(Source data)
****************

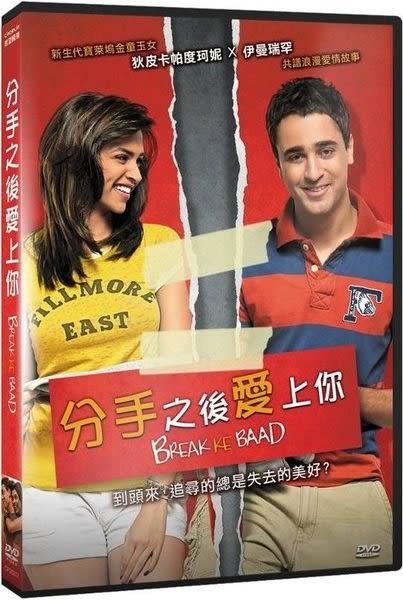 分手之後愛上你 DVD (購潮8)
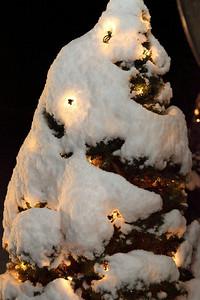 Winter 2010-2011-jlb-01-07-11-5546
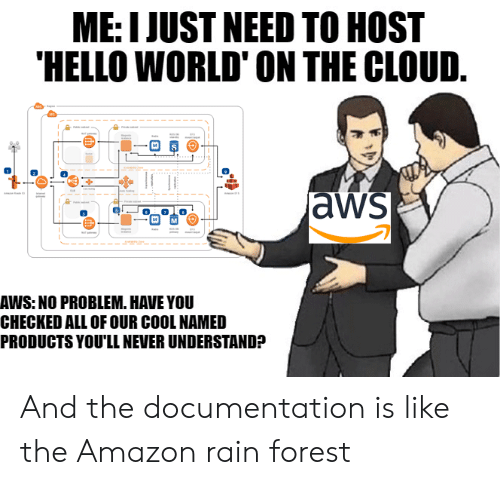 aws: ME: I JUST NEED TO HOST  HELLO WORLD' ON THE CLOUD.  aws  AWS: NO PROBLEM. HAVE YOU  CHECKED ALL OF OUR COOL NAMED  PRODUCTS YOU'LL NEVER UNDERSTAND? And the documentation is like the Amazon rain forest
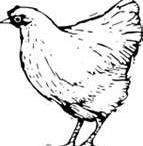 Chickie Doodles / by Deborah Powers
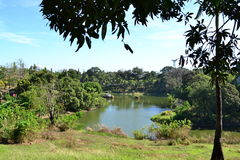 Summer Lake. This a jumboree lake at Muntinlupa Philippines stock image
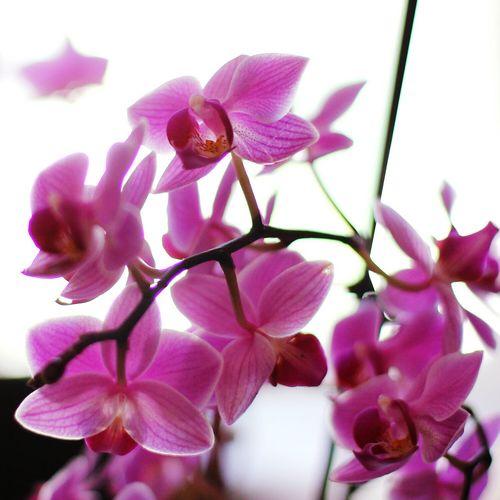 Orchid Violet By Motorola Flowerporn Bokeh Living Bold Violet Pink Flower
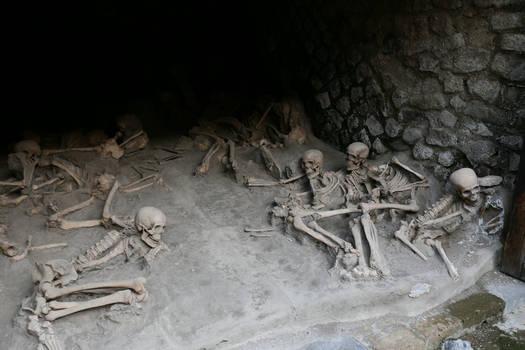 Herculaneum Human Remains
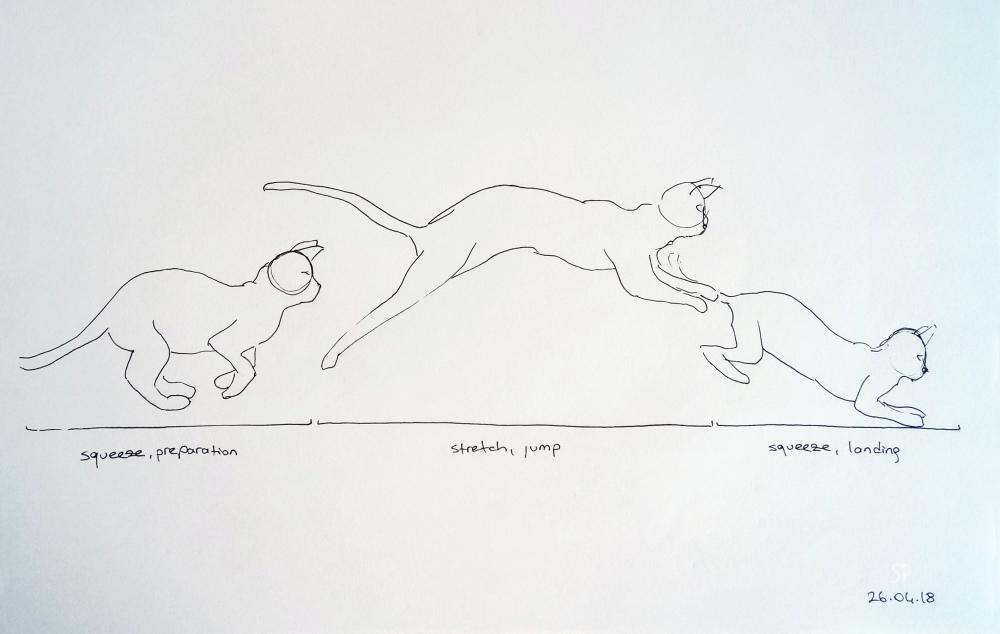 cat jump drawing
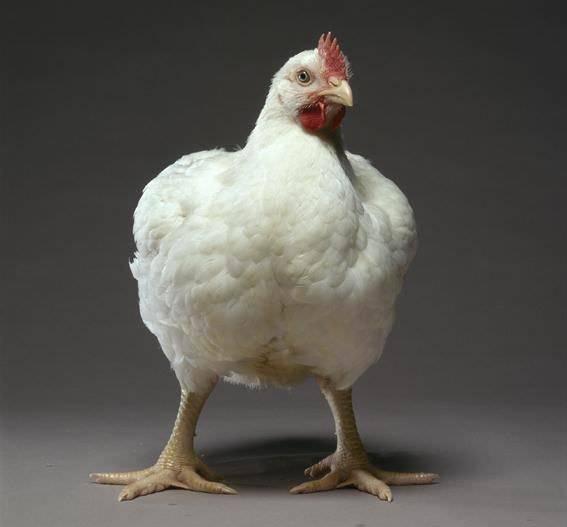 Бройлеры - выращивание в домашних условиях, кормление от цыпленка до забоя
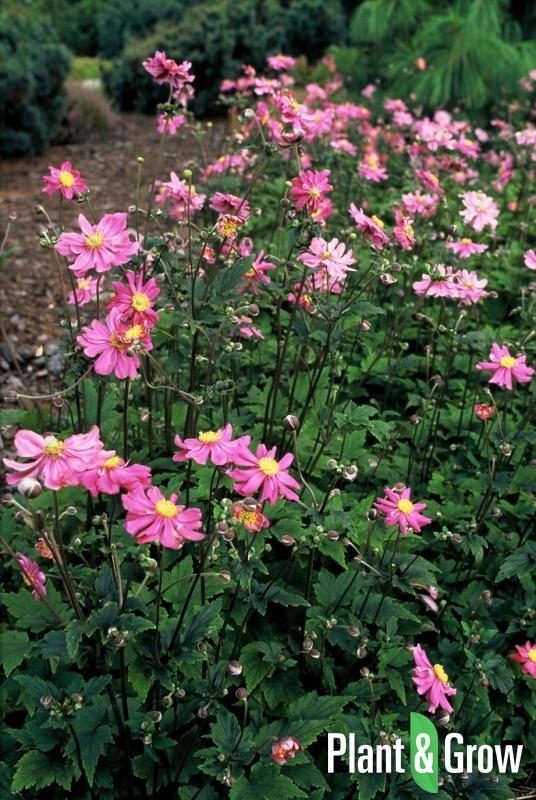 Anemone hupehensis 'Prinz Heinrich' | Herfstanemoon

****************

ACTIVITY →
Write out the records once more, word for word, though without the pictures they contain.

EXERCISE ANSWER →
 分手之後愛上你 DVD (購潮8)
 Winter 2010-2011-jlb-01-07-11-5546
 aws: ME: I JUST NEED TO HOST  HELLO WORLD' ON THE CLOUD.  aws  AWS: NO PROBLEM. HAVE YOU  CHECKED ALL OF OUR COOL NAMED  PRODUCTS YOU'LL NEVER UNDERSTAND? And the documentation is like the Amazon rain forest
 Chickie Doodles / by Deborah Powers
 Summer Lake. This a jumboree lake at Muntinlupa Philippines stock image
 Orchid Violet By Motorola Flowerporn Bokeh Living Bold Violet Pink Flower
 Herculaneum Human Remains
 cat jump drawing
 Бройлеры - выращивание в домашних условиях, кормление от цыпленка до забоя
 Anemone hupehensis 'Prinz Heinrich' | Herfstanemoon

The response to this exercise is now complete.